Assignment
Output every line below exactly, please, omitting pictures.

Given material
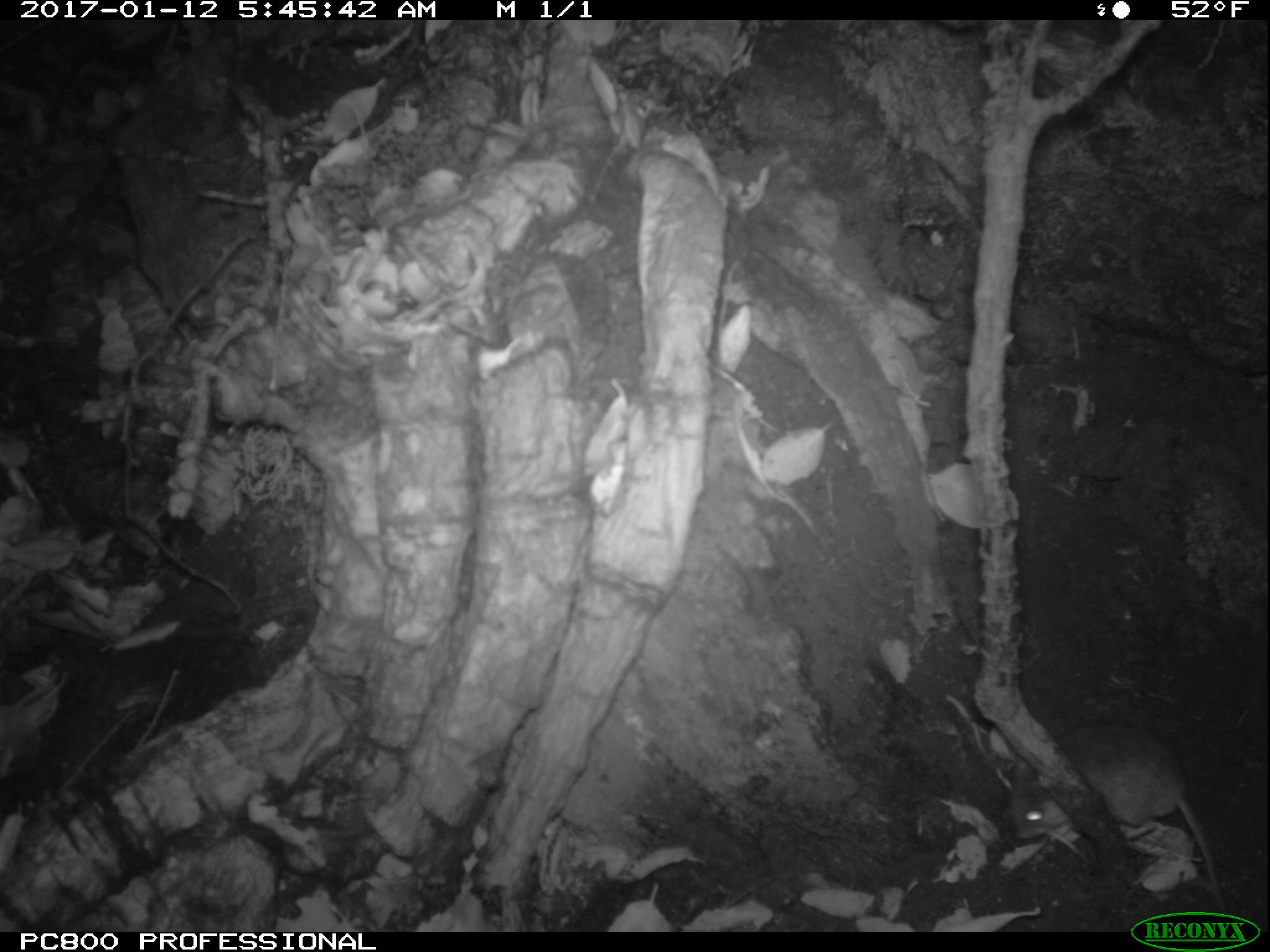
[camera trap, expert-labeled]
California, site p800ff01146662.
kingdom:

Answer space
[camera trap, expert-labeled]
California, site p800ff01146662.
kingdom:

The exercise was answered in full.